Denmark is often lauded for their actions during World War II, saving most Danish Jews from the Holocaust. The wartime Jewish population of Denmark was 7,800, of which 102 lost their lives to the Nazis during the Holocaust.

However, Denmark was the only Nordic country that saved its majority of Jewish citizens. Finland had a small Jewish population of approximately 2,300 people. German command mentioned Finnish Jews at the Wannsee Conference in January 1942, wishing to transport them to the Majdanek Concentration Camp in Poland. SS leader Heinrich Himmler also raised the topic of Finnish Jews during his visit to Finland in the summer of 1942; Finnish Prime Minister Jukka Rangell replied that Finland did not have a Jewish question. In November 1942, the Finnish Minister of the Interior, Toivo Horelli, and the chief of the Finnish State Police, Arno Anthoni, secretly deported eight Jewish refugees to the Gestapo, raising protests among Finnish Social Democrat Party ministers. Only one of the deportees survived. After the incident, the Finnish government refused to transfer any more Jews to German detainment.

What is even more remarkable, approximately 300 Finnish Jews fought alongside the Wehrmacht in German uniforms. While Finland did not sign the Tripartite Pact and become part of the Axis Powers or an affiliate state—it had a common enemy—the Soviet Union, which made it an ally or co-belligerent of Nazi Germany. The Nazis needed help from the Finns in their determined effort to drive into Soviet Russia through the Baltic.

Therefore all Finnish soldiers were significant to the German effort. They accepted the Jewish soldiers and even took care of them specially. The Germans let the Jewish soldiers build a field synagogue for worship, a mere 2-kilometres from the German troops.

With the hopes of regaining territory lost in the Winter War, the Finnish government chose to join forces with Germany. Soon after, it declared war on the Soviet Union on 25 June 1941, three days after Germany started Operation Barbarossa.

Now Jewish soldiers understood that, by serving in an army fighting the USSR, they were also helping Hitler. Throughout the Continuation War, they had to collaborate with the Germans. Some who were fluent in German served in the Intelligence Service and, through constant liaison with German Intelligence, acquired information about the extermination of European Jewry. On the other hand, Jewish soldiers remembered the words of Marshal Mannerheim when Himmler tried to persuade Finnish leaders to deport the Jews to concentration camps, “While Jews serve in my army, I will not allow their deportation.” By serving in the Finnish Army, Jewish soldiers hoped to prevent the community from being persecuted.

There are known cases of Jewish officers of the Finnish Army awarded the German Iron Cross, which they declined. Captain Solomon Klass for heroism, but it is unclear whether he ever wore his Iron. Cross. Major Leo Skurnick and Dina Polijakoff were also awarded the Iron Cross for saving 600 German patients and the care they received, but they refused the award.) Side note: German soldiers were allowed to be treated by Jewish medical officers—who sometimes saved their lives.

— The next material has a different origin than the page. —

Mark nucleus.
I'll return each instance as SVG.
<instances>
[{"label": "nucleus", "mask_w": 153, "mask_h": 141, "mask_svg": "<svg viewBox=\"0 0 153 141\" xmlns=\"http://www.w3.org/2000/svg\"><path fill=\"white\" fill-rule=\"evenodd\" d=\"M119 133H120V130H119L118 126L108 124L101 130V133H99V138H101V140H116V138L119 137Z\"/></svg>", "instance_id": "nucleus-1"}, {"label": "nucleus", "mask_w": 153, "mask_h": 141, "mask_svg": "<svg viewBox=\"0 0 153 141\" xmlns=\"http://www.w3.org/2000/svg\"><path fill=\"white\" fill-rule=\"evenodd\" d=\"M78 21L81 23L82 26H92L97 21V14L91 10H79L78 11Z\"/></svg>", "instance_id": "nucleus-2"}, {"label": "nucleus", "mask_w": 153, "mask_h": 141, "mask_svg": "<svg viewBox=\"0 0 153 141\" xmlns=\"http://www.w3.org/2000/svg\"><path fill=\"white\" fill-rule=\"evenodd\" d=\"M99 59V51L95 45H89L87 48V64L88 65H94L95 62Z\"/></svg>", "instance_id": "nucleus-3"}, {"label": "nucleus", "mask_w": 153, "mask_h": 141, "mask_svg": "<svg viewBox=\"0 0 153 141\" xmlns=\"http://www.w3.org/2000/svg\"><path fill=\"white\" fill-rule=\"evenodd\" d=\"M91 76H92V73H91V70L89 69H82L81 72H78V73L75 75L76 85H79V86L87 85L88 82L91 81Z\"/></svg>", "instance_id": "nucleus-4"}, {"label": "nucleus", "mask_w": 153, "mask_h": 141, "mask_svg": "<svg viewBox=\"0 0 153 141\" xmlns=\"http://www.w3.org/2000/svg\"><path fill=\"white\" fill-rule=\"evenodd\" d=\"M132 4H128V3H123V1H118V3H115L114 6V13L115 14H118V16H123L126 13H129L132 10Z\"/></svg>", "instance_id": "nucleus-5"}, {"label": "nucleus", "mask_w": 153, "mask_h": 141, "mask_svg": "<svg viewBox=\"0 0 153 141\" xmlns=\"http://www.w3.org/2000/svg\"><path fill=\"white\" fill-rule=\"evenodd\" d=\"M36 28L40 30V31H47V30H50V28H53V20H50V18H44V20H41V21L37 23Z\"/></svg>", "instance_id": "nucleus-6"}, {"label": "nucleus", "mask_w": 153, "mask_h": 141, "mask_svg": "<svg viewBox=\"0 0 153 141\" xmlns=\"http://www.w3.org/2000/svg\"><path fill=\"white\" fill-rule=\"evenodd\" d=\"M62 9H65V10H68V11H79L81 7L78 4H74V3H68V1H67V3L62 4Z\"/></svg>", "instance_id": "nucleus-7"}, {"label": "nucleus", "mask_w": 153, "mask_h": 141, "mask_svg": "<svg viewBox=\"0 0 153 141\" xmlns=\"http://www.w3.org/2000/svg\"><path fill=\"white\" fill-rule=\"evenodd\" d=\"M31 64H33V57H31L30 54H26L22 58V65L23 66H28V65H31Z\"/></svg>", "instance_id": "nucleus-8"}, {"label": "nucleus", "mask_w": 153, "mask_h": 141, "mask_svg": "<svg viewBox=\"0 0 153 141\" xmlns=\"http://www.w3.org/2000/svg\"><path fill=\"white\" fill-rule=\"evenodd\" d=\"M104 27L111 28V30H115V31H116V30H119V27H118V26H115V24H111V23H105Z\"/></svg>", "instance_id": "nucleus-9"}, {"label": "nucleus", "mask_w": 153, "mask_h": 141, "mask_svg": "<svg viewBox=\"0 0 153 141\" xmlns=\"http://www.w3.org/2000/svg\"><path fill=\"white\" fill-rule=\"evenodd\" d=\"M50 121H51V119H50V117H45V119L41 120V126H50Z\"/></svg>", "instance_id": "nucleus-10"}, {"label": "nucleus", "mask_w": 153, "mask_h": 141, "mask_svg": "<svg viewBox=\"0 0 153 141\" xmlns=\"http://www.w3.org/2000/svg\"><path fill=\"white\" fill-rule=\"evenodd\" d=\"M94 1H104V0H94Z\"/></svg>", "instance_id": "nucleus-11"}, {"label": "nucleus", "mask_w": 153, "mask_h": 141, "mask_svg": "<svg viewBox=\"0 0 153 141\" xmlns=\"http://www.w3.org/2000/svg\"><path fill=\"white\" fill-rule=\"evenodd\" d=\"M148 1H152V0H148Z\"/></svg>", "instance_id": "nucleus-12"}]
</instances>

For the Jews of Finland, it was more a case of “The enemy of my enemy is my friend.” They allied with the Germans to fight a common enemy, the Soviet Union.

Hitler with Carl Gustaf Emil Mannerheim in 1942

After the Soviet strategic Vyborg–Petrozavodsk Offensive in southern Finland from June to July and a change in Finnish leadership in August 1944, Finland negotiated a separate peace agreement with the USSR, formalized by the signing of the Moscow Armistice on 19 September 1944. One of the conditions of this agreement was the expulsion or disarming of German troops in Finnish territory, leading to the Lapland War between Finland and Germany.

On 6 December (Independence Day) 1944, President Mannerheim visited the Helsinki synagogue joining in a commemorative service for the Jewish soldiers who had died in the Winter and Continuation Wars and presented the Jewish community with a medal.